Further thoughts. In this post, I am only able to review a few of the results from our study, which is an Open Access publication. Here are two different aspects. First, the study included a monozygotic twin pair with a protein-truncating variant. Both twins had largely similar phenotypes. When contrasted with the wide range of phenotypes seen for individual variants between individuals, this may suggest that genetic background, potentially measurable through polygenic risk scores, may account for much of the variability. Second, the study by Balagura and collaborators reports on a second individual with STXBP1-related disorder and Focal Cortical Dysplasia (FCD) who experienced significant seizure reduction following epilepsy surgery.

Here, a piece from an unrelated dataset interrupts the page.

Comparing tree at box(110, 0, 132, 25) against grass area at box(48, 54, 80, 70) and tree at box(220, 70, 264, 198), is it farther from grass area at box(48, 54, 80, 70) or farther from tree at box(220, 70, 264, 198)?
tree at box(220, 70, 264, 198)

This reinforces the notion that, in contrast to Dravet Syndrome, a presurgical work-up in STXBP1 is meaningful – an STXBP1 diagnosis should not prevent consideration for epilepsy surgery.
This is what you have to know. In our study by Balagura and collaborators, we assessed the correlation between epilepsy features and developmental aspects. We found a correlation between developmental outcomes and seizure onset, demonstrating that severity and outcomes in STXBP1-related disorders can potentially be assessed through a single method rather than thinking about seizure severity and developmental outcome as two independent outcomes. However, we did not find a correlation of developmental outcome with the age of seizure remission, suggesting that longer seizure may not necessarily result in differences in developmental outcomes. In addition, the cohort analyzed by the paper may have been weighted towards individuals with STXBP1 who have severe epilepsy presentations, as 33% of individuals included had burst-suppression present on their EEG at one point, consistent with an Ohtahara syndrome presentation. Overall, the study by Balagura and collaborators gives us meaningful directions that future detailed natural history studies can focus on.
Ingo Helbig is a child neurologist and epilepsy genetics researcher working at the Children’s Hospital of Philadelphia (CHOP), USA.